Handling vector data

Last Update: 7 October 2022
Download Jupyter Notebook: GRWG22_VectorData.ipynb

Overview

This tutorial covers how to manipulate geospatial vector datasets in python. A dataset with polygon geometries representing wildfire perimeters is joined with a dataset with point geometries representing air quality monitoring stations to determine which stations observed unhealthy concentrations of small particulate matter (PM2.5) in the atmosphere around the time of the Camp Fire in northern CA in 2018.

Language: Python

Primary Libraries/Packages:

Name	Description	Link
geopandas	GeoPandas is an open source project to make working with geospatial data in python easier.	https://geopandas.org/en/stable/
plotnine	A Grammar of Graphics for Python	https://plotnine.readthedocs.io/en/stable/

Nomenclature

Vector data: Spatial data defined by simple geometry types (points, lines, and polygons) where each geometry feature can be assigned non-spatial attributes.
CRS: Coordinate Reference System, also known as a spatial reference system. A system for defining geospatial coordinates.
Spatial join: Combining two spatial datasets by the relationship between their geometries.

Data Details

Data: National Interagency Fire Center’s Historic Perimeters dataset
Link: https://data-nifc.opendata.arcgis.com/datasets/nifc::historic-perimeters-combined-2000-2018-geomac/explore
Other Details: The original dataset contains perimeters of wildfires in the US from 2000-2018 as a polygon feature collection. For this tutorial, the wildfire perimeters in CA during 2018 were extracted.
Data: US EPA’s Air Quality System (AQS) database
Link: https://aqs.epa.gov/aqsweb/documents/data_api.html
Other Details: PM2.5 concentration data from this database covering CA in 2018 were retrieved and pre-processed for this tutorial.

Analysis Steps

Fire perimeter data - read in and visualize the wildfire perimeter data
- Read in geojson file
- Visualize perimeters on map of CA
- Visualize non-spatial attributes
Air quality data - read in the shapefile
Buffer and spatial join - find the air quality stations within 200km of the fire perimeter
Visualize - air quality around the Camp Fire

Step 0: Import Libraries / Packages

Below are commands to run to create a new Conda environment named ‘geoenv’ that contains the packages used in this tutorial series.

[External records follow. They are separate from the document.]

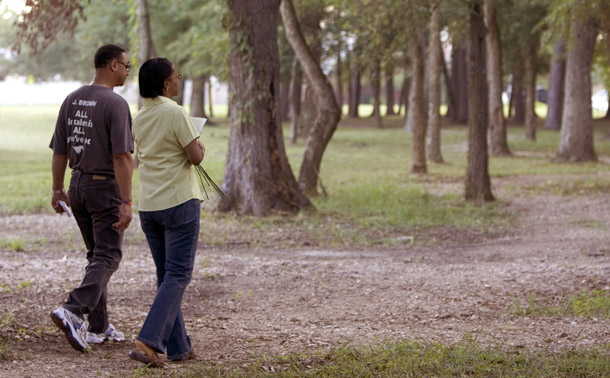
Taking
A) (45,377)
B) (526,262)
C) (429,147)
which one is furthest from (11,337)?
(429,147)

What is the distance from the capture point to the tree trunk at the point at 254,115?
12578 mm

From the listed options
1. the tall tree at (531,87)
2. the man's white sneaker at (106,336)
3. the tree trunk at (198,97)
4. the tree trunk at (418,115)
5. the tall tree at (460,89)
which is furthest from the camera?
the tall tree at (460,89)

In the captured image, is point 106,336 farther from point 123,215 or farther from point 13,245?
point 13,245

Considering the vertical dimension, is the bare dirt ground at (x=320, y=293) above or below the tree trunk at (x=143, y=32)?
below

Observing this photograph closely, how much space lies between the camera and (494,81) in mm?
24031

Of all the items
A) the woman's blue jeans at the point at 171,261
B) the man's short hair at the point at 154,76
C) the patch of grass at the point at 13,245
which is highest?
the man's short hair at the point at 154,76

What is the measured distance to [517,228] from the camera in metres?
12.3

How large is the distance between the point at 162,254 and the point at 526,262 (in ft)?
18.1

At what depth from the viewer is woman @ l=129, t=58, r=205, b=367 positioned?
494 centimetres

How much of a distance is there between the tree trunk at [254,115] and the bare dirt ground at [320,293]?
1998mm

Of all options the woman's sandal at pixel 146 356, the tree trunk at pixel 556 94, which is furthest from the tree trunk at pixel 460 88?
the woman's sandal at pixel 146 356

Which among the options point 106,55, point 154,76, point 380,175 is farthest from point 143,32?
point 154,76

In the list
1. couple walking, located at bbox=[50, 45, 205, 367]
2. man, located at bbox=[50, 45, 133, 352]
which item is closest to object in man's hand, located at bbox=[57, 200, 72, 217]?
couple walking, located at bbox=[50, 45, 205, 367]

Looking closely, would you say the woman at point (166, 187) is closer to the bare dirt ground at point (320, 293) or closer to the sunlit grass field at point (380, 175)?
the bare dirt ground at point (320, 293)
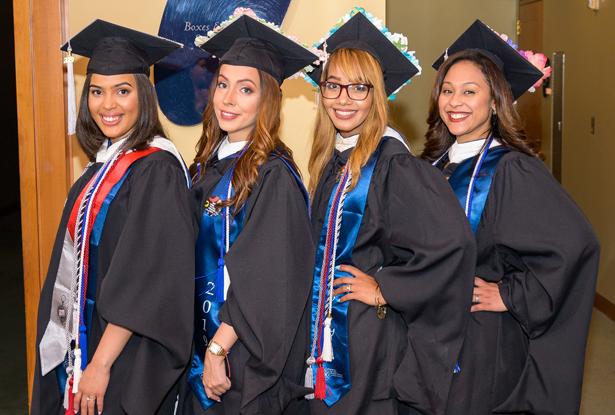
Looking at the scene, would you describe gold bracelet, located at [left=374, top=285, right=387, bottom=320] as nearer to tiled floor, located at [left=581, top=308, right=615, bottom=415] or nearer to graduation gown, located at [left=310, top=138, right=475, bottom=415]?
graduation gown, located at [left=310, top=138, right=475, bottom=415]

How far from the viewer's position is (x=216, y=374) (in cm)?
257

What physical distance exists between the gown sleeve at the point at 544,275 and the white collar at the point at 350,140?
399mm

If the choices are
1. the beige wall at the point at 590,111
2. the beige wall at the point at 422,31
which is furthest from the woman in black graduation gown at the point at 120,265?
the beige wall at the point at 590,111

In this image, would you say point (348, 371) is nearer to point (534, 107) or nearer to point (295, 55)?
point (295, 55)

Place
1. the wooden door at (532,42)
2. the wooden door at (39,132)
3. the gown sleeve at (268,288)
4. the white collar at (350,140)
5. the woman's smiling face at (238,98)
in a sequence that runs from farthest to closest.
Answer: the wooden door at (532,42) < the wooden door at (39,132) < the white collar at (350,140) < the woman's smiling face at (238,98) < the gown sleeve at (268,288)

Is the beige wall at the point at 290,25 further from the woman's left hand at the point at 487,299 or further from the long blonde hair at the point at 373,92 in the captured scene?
the woman's left hand at the point at 487,299

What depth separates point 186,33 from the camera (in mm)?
4164

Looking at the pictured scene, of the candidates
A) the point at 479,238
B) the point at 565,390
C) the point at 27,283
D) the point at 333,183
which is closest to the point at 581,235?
the point at 479,238

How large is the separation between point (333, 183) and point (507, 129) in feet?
2.36

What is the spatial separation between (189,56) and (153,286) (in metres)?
1.96

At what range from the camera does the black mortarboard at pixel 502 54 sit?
3.06 metres

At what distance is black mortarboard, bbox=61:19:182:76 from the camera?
2.79 m

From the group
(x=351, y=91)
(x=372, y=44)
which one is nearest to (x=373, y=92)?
(x=351, y=91)

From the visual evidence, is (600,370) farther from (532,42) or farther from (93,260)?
(532,42)
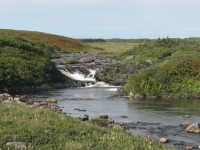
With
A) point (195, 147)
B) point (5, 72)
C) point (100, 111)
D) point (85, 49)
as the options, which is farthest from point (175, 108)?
point (85, 49)

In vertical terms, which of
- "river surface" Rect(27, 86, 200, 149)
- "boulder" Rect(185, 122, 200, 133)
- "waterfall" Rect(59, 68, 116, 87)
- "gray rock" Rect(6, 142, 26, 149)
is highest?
"gray rock" Rect(6, 142, 26, 149)

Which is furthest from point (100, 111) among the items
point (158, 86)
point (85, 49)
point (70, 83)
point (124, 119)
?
point (85, 49)

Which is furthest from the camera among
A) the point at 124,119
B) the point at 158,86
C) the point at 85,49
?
the point at 85,49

To learn more about using Conda environments on Ceres, see this guide. NOTE: If you have used other Geospatial Workbook tutorials from the SCINet Geospatial Research Working Group Workshop 2022, you may have aleady created this environment and may skip to launching JupyterHub.

First, we allocate resources on a compute (Ceres) or development (Atlas) node so we do not burden the login node with the conda installations.

On Ceres:

salloc

On Atlas (you will need to replace yourProjectName with one of your project’s name):

srun -A yourProjectName -p development --pty --preserve-env bash

Then we load the miniconda conda module available on Ceres and Atlas to access the Conda commands to create environments, activate them, and install Python and packages.

salloc
module load miniconda
conda create --name geoenv
source activate geoenv
conda install geopandas rioxarray rasterstats plotnine ipython ipykernel dask dask-jobqueue -c conda-forge

To have JupyterLab use this conda environment, we will make a kernel.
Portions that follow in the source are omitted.